What is needed: Return the records exactly as they are.

Entries shown:
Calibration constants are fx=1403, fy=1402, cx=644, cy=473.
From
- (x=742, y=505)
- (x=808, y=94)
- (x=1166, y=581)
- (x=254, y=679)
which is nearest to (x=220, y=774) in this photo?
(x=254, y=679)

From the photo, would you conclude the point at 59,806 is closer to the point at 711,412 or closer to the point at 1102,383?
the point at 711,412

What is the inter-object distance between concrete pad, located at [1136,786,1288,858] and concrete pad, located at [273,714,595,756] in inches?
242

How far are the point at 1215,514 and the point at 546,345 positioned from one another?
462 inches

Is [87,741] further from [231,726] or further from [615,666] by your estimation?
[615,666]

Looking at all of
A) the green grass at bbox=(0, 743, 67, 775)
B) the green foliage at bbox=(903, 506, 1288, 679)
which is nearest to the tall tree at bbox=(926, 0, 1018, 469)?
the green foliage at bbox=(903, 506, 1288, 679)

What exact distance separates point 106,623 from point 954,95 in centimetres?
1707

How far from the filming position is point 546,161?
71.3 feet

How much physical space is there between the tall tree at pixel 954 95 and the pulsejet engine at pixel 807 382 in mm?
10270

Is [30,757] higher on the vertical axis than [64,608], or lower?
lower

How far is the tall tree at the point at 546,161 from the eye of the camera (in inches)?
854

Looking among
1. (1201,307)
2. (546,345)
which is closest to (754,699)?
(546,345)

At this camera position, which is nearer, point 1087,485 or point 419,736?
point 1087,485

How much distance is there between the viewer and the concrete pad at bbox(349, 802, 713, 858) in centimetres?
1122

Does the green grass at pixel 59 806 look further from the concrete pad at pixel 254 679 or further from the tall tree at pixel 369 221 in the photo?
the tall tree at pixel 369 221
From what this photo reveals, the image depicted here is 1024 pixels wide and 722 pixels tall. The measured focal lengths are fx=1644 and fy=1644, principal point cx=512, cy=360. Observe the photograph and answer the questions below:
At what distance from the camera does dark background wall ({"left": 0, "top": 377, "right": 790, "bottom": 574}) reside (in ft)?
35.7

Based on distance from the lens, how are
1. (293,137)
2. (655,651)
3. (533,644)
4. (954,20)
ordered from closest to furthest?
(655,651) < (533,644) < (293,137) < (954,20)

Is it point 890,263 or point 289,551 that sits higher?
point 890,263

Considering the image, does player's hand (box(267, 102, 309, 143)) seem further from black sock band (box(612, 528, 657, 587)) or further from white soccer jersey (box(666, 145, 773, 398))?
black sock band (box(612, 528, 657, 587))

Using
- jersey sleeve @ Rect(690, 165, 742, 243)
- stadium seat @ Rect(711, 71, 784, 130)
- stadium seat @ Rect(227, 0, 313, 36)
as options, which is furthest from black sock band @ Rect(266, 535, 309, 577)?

Response to the task:
Calibration constants are fx=1403, fy=1402, cx=644, cy=473.
From
- (x=742, y=505)
- (x=808, y=94)
- (x=1166, y=581)
- (x=254, y=679)
which is nearest to (x=220, y=774) in this photo?
(x=254, y=679)

From the photo, would you conclude the point at 59,806 is closer to the point at 711,412 or closer to the point at 1102,383?
the point at 711,412

What is the inter-object distance between concrete pad, located at [1136,786,1288,858] and concrete pad, located at [273,714,595,756] in inches?
242

How far are the point at 1215,514 and the point at 546,345 positioned from one another?
462 inches

Is [87,741] further from [231,726] or further from [615,666] by your estimation?
[615,666]

Looking at all of
A) the green grass at bbox=(0, 743, 67, 775)
B) the green foliage at bbox=(903, 506, 1288, 679)
which is nearest to the tall tree at bbox=(926, 0, 1018, 469)?
the green foliage at bbox=(903, 506, 1288, 679)

What exact distance separates point 106,623 from point 954,95 in centimetres?
1707

How far from the filming position is point 546,161?
71.3 feet

How much physical space is there between the tall tree at pixel 954 95 and the pulsejet engine at pixel 807 382 in mm?
10270

Is [30,757] higher on the vertical axis than [64,608], or lower?
lower

How far is the tall tree at the point at 546,161 from the eye of the camera (in inches)?
854

Looking among
1. (1201,307)
2. (546,345)
which is closest to (754,699)?
(546,345)

At this camera position, which is nearer, point 1087,485 or point 419,736?
point 1087,485

How much distance is there between the viewer and the concrete pad at bbox(349, 802, 713, 858) in centimetres?
1122

Does the green grass at pixel 59 806 look further from the concrete pad at pixel 254 679 or further from the tall tree at pixel 369 221 in the photo?
the tall tree at pixel 369 221
From what this photo reveals, the image depicted here is 1024 pixels wide and 722 pixels tall. The measured focal lengths are fx=1644 and fy=1644, principal point cx=512, cy=360. Observe the photograph and answer the questions below:
At what distance from the camera does dark background wall ({"left": 0, "top": 377, "right": 790, "bottom": 574}) reside (in ft)?
35.7

Based on distance from the lens, how are
1. (293,137)
2. (655,651)
3. (533,644)
4. (954,20)
ordered from closest to furthest?
(655,651) < (533,644) < (293,137) < (954,20)

Is it point 890,263 or point 289,551 that sits higher?
point 890,263

Considering the image, does player's hand (box(267, 102, 309, 143)) seem further from black sock band (box(612, 528, 657, 587)) or further from white soccer jersey (box(666, 145, 773, 398))?
black sock band (box(612, 528, 657, 587))

Using
- jersey sleeve @ Rect(690, 165, 742, 243)
- stadium seat @ Rect(711, 71, 784, 130)
- stadium seat @ Rect(227, 0, 313, 36)
as options, which is furthest from black sock band @ Rect(266, 535, 309, 577)?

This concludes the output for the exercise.